Lifestyle
12 healthy eating tips for 2012 from Susan’s Healthy Gourmet
Since most of us probably made a resolution to eat healthy or lose weight this new year, we asked Susan’s Healthy Gourmet nutritionist Carissa Sanchezfor a few tips on nutrition and better eating habits that will guide us in reaching our 2012 goals.
Here are Susan’s Healthy Gourmet’s top 12 healthy eating tips for 2012:
JANUARY – Cook pasta with a mixture of half regular and half multi-grain pasta. Little by little, adjust the proportions in the favor of wheat pasta, with the end goal of eliminating the regular pasta; this will make the transition easier and less obvious. Whole grains may lower the risk of diabetes, heart disease, cancer and obesity, leading to an overall healthier lifestyle.
FEBRUARY – Get the family involved with menu planning by letting them select dishes from a list of healthy recipes each week. When they choose the food and help prepare it, they are more open to eating new (and healthy) dishes.
MARCH – Drink lots of water. Make water the number one beverage in the home. Water has zero calories, zero sugar and is a great replacement for sugary or unhealthy drinks. Eliminate one non-water beverage (with the exception of milk) per grocery visit. This is not only a healthy choice, but also a cost-effective one.

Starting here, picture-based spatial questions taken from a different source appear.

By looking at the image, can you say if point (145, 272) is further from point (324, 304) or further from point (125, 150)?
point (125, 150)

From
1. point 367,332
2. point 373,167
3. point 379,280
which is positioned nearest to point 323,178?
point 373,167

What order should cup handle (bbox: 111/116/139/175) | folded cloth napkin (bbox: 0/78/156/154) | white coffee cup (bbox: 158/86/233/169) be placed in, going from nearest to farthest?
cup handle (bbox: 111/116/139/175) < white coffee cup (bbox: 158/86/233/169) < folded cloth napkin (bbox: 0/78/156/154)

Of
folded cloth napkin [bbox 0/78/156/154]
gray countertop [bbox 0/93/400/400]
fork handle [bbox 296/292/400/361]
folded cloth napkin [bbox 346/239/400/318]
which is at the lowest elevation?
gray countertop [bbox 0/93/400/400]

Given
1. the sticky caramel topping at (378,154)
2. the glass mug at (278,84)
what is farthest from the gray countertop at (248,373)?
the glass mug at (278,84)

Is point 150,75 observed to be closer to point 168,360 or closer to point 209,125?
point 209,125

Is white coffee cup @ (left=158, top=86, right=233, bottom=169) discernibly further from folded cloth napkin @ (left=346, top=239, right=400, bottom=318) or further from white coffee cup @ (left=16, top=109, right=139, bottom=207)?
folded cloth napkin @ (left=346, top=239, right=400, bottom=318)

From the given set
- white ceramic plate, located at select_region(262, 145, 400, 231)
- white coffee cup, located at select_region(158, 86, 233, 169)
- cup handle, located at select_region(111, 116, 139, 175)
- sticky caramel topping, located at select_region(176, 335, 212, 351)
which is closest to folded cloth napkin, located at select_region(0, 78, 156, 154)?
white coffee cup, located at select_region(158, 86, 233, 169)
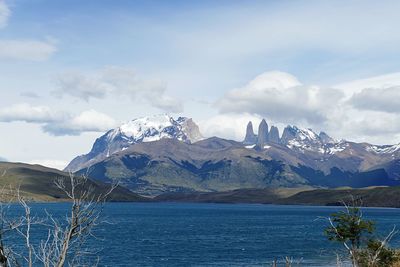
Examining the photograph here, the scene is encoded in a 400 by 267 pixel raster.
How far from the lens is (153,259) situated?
344ft

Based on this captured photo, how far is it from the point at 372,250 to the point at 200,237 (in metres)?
98.2

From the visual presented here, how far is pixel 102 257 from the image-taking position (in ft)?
343

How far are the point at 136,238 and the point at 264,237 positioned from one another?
1449 inches

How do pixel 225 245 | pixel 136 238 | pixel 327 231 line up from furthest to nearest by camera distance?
pixel 136 238 < pixel 225 245 < pixel 327 231

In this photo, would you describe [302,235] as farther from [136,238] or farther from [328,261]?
[328,261]

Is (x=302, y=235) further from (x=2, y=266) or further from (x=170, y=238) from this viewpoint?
(x=2, y=266)

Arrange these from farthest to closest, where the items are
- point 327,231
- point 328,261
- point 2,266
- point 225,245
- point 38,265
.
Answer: point 225,245
point 328,261
point 38,265
point 327,231
point 2,266

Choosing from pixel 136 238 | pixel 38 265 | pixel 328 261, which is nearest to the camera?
pixel 38 265

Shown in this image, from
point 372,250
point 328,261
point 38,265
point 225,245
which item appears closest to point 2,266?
point 372,250

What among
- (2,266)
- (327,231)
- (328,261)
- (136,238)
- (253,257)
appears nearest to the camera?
(2,266)

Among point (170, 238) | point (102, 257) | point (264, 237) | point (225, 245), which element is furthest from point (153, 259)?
point (264, 237)

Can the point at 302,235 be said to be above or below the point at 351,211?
below

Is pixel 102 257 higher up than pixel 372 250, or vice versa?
pixel 372 250

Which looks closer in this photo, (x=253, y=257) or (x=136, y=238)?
(x=253, y=257)
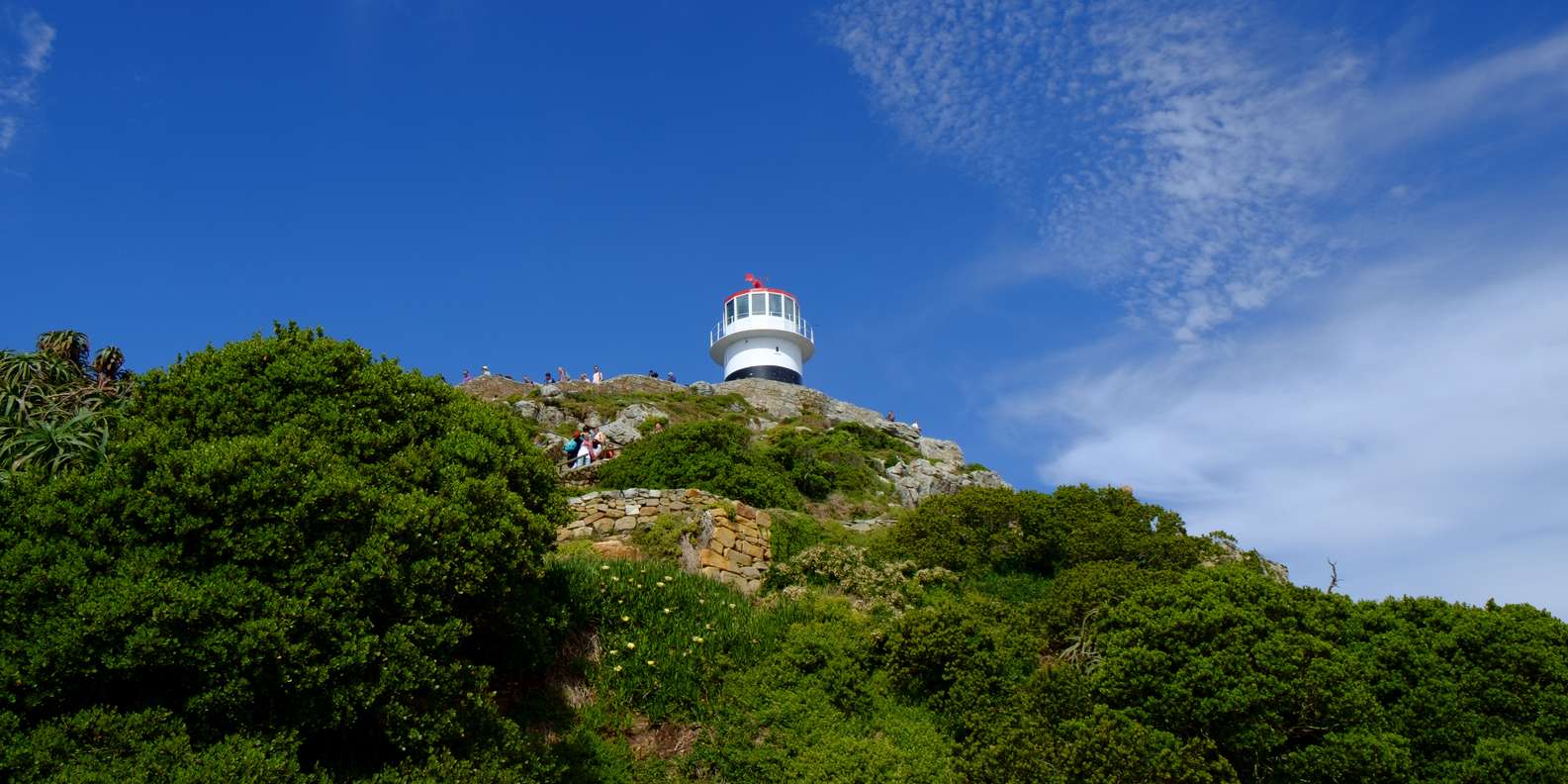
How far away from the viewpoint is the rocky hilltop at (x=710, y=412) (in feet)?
88.6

APRIL – Puree fresh vegetables such as carrots, tomatoes and bell peppers, and add them to pasta sauces. This increases the health benefits, creates more flavor and adds vegetables to the meal without creating a drastic flavor or texture change.
MAY – Begin adding lean ground turkey to ground beef, aiming for a 50/50 combo. Similar to the pasta, slowly add more turkey until everyone in your family has adjusted.
JUNE – Introduce meatless Mondays. This will help with a household’s budget and waistline. Going vegetarian once a week is a minimal and often unnoticeable change that can make a big impact.
JULY – Add at least two colors, other than brown, to the dinner plate. Teaching children the colors of the rainbow and including those colors on the plate combines healthy education and good eating habits. Children can point out the colors and learn about a meal’s balance, nutrition and diversity at the same time.
AUGUST – Introduce a fruit dessert month as a healthy way to fulfill a sweet tooth. Make fun fruit kebabs with a yogurt dip or try a yogurt parfait sundae with a small drizzle of chocolate syrup.
SEPTEMBER – Add one vegetable to a favorite meal such as macaroni and cheese. Steaming the vegetable before adding it to the meal makes it tender and enhances the flavor – most cooked vegetables taste better in meals as opposed to raw.
OCTOBER – Stay active and limit television time. It only takes about 30 minutes away from the television to make a difference. Even finding the energy to play with kids will not only keep families physically and mentally active, but also provide for a better night’s sleep, which is vital for growing bodies and weight loss in parents.
NOVEMBER – Institute a “pack your own lunch” month. Buy and prepare healthy snacks and then let everyone choose what they want to eat each day. If only healthy items are in the house, then only healthy items will be consumed.
DECEMBER – To offset holiday indulgences and watch the waistline during this busy time of year, strictly enforce portion control on all food consumed. This can easily be done at home by cooking just enough for each person to have one serving to eliminate the desire to overeat; or for those too busy to cook, subscribe to a healthy meal delivery service such as Susan’s Healthy Gourmet.
Susan’s Healthy Gourmet has been serving San Diego for over 10 years, creating and delivering healthy- customizable meals for homes and offices throughout Southern California.
“Eating right is not only good for the waistline, but also for mental well-being,” said Susan Johnson, founder and CEO of Susan’s Healthy Gourmet. “We have a passion for promoting healthy living in the community and are excited to offer Carissa’s commonsense tips as a great guide for getting – and staying – fit for the New Year.”